Source extract Start Marker

Wednesday 9 May 2018

A Two Day Hike and Camp on the Dingle Peninsula

Saturday May 5the,
Dingle again. It now seems that if I have a couple of spare day that the Dingle Peninsula is the go to place for me. And why not?. It has it all, from rugged mountains and lakes to spectacular coastal walks and all in an area that can be reached by public transport. This weekend the forecast was excellent so once again I packed my bag for an overnight stay on the "Brandon Hilton" and set off on the train for Tralee. I was fortunate to make the bus for Dingle and it took a call to the inspector to ask if he would hold it for me. Thankfully he obliged and I duly boarded and headed West.
My first choice of outing was to head to Dingle and then head by thumb or taxi to Ceann Cibeal where I would first walk the stunning coastal cliffs on the Three Sisters and then continue on the Dingle way to Feohanagh from where I could climb to Ballydavid Head. After this cliff walk I would then rejoin the Dingle Way as it climbed towards Masatiompan and find a spot to pitch my tent. That idea soon became infeasible as I wouldn't be starting until 1pm at best and to reach where I hoped to camp I would  need to cover over 30 kilometres. At the last minute I decided to start my trek at Annascaul and head towards Brandon from there.

Source extract End Marker

Using the Dingle hike account, list the kinds of landscape the writer says the Dingle Peninsula offers.

Supplied information Start Marker

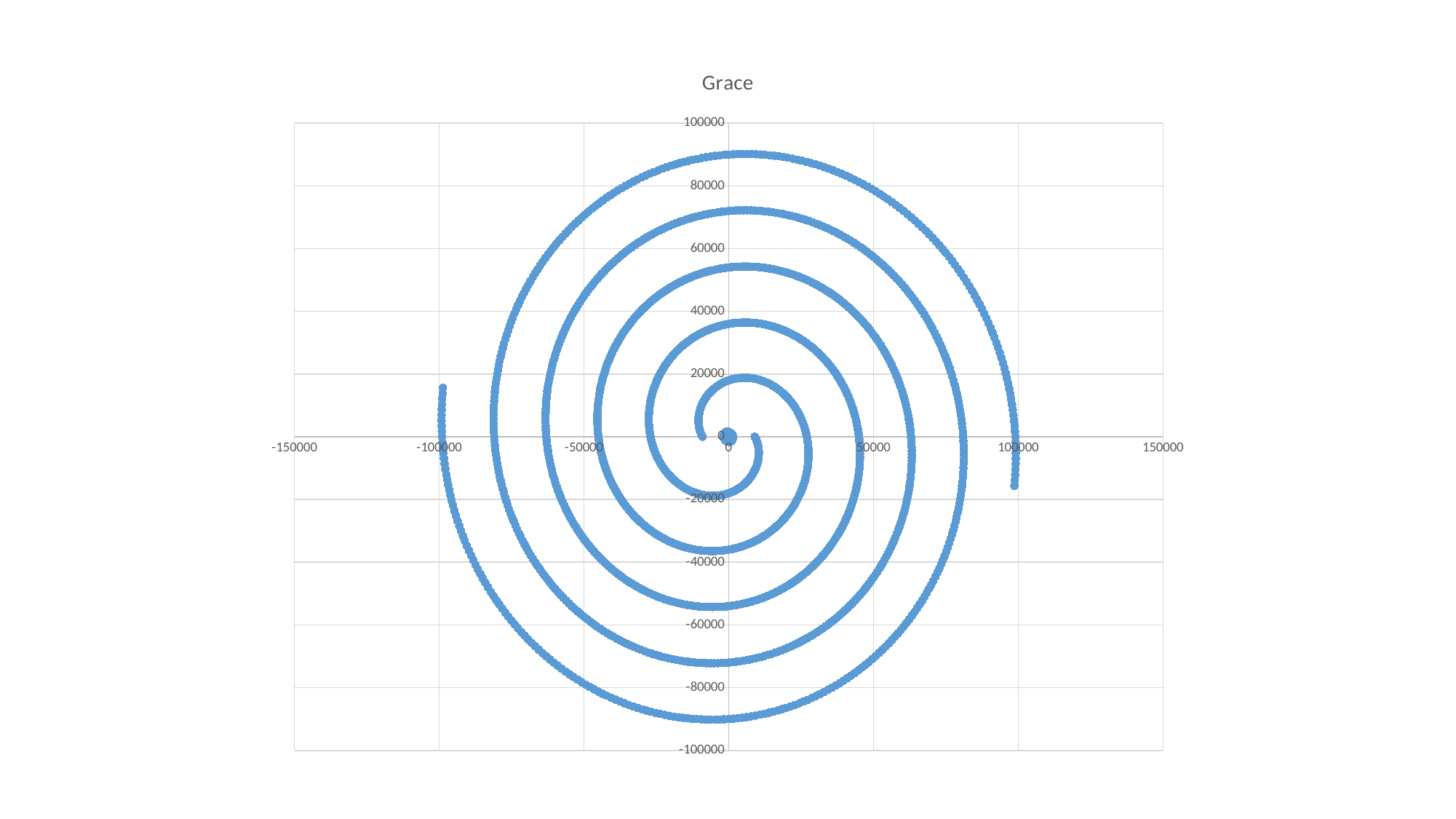
Is the lowest y value reached by the plotted points greater or less than -100000? greater Is the highest y value reached by the plotted points greater or less than 100000? less What colour are the plotted points in the chart? blue What is the title of the chart? Grace Is the bottommost point of the outer loop of the spiral greater or less than -80000 on the vertical axis? less What kind of chart is shown on the slide? scatter chart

Supplied information End Marker

**Response box**
- Rugged mountains
- Lakes
- Spectacular coastal walks